WORK TO COMPLETE – Rewrite everything from the line containing "Is point 74,327" down to the end of the material, replacing "farthest" with "most distant" and leaving all else unchanged.

RECORDS PROVIDED –
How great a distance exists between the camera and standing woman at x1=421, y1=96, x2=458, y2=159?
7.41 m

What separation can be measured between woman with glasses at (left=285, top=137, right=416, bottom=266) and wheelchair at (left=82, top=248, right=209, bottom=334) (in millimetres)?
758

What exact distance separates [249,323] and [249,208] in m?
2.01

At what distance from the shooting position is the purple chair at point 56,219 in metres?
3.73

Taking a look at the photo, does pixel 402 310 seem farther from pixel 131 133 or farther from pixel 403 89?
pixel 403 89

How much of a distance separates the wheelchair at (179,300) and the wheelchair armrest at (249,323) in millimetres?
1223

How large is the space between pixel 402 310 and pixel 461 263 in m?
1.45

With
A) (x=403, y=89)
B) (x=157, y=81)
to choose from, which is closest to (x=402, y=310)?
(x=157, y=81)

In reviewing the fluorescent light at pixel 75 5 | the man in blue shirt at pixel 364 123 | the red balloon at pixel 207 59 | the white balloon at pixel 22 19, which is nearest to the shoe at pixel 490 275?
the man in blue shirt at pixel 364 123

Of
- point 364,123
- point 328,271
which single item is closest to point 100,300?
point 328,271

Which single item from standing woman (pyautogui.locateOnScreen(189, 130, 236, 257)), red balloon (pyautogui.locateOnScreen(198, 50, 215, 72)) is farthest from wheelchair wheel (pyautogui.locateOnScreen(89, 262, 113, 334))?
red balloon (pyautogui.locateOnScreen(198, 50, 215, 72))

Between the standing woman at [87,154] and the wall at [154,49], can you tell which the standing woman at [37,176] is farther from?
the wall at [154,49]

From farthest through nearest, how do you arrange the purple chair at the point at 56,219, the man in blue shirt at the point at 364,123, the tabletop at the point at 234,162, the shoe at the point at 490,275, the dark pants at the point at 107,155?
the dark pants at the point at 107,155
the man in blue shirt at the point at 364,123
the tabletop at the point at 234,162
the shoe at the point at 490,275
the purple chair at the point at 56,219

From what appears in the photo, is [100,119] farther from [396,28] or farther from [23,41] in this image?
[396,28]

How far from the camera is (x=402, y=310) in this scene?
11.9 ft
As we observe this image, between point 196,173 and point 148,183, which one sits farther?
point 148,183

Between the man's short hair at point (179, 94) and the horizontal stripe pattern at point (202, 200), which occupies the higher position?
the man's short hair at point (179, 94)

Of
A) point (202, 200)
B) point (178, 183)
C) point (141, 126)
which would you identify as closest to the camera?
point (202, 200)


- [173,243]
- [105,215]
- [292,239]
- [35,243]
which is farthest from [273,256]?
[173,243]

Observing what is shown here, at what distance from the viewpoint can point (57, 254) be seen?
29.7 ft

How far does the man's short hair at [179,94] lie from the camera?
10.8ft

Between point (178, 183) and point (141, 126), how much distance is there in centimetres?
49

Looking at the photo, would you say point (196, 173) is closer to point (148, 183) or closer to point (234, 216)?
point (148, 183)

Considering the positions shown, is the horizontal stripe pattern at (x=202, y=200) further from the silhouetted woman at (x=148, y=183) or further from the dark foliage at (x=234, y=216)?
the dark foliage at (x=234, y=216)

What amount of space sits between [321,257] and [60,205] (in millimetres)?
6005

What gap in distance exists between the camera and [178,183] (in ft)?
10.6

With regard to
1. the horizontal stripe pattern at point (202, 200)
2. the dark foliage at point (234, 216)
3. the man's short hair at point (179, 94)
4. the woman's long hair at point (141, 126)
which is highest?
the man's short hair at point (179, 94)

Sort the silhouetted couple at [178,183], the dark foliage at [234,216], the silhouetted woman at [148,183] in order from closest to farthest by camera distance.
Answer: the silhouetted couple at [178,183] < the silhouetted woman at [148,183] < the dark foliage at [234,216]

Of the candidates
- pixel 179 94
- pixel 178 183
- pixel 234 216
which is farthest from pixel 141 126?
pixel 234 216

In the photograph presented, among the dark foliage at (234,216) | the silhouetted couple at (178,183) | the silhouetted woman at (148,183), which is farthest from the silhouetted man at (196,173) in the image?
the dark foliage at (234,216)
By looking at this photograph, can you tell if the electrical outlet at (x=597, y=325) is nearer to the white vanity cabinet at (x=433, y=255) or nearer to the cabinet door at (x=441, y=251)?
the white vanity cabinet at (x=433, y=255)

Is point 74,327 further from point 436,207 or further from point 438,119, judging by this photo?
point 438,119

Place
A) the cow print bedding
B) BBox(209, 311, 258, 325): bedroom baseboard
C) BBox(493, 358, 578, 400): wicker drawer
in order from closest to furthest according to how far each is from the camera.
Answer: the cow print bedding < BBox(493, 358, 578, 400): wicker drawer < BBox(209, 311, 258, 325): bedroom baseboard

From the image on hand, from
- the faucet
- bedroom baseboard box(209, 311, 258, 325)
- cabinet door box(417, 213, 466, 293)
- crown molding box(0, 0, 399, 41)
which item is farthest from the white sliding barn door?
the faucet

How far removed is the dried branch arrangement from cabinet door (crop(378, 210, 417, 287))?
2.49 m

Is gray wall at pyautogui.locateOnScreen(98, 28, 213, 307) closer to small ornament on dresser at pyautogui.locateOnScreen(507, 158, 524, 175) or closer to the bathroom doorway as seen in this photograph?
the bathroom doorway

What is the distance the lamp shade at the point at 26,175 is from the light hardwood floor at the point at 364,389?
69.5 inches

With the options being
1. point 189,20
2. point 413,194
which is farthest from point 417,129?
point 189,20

EXERCISE SOLUTION –
Is point 74,327 further from point 436,207 or further from point 438,119, judging by this photo?
point 438,119

Place
A) the cow print bedding
B) BBox(209, 311, 258, 325): bedroom baseboard
C) BBox(493, 358, 578, 400): wicker drawer
in order from closest to furthest according to how far each is from the camera.
Answer: the cow print bedding < BBox(493, 358, 578, 400): wicker drawer < BBox(209, 311, 258, 325): bedroom baseboard

From the image on hand, from
- the faucet
- bedroom baseboard box(209, 311, 258, 325)
- cabinet door box(417, 213, 466, 293)
- crown molding box(0, 0, 399, 41)
which item is most distant from the white sliding barn door?
the faucet

How far removed is the dried branch arrangement from cabinet door (crop(378, 210, 417, 287))?
2.49 m

Is gray wall at pyautogui.locateOnScreen(98, 28, 213, 307) closer to small ornament on dresser at pyautogui.locateOnScreen(507, 158, 524, 175) or closer to the bathroom doorway as seen in this photograph?
the bathroom doorway

What is the distance the lamp shade at the point at 26,175 is from the light hardwood floor at the point at 364,389?
69.5 inches

With the options being
1. point 189,20
2. point 413,194
which is most distant from point 417,129?
point 189,20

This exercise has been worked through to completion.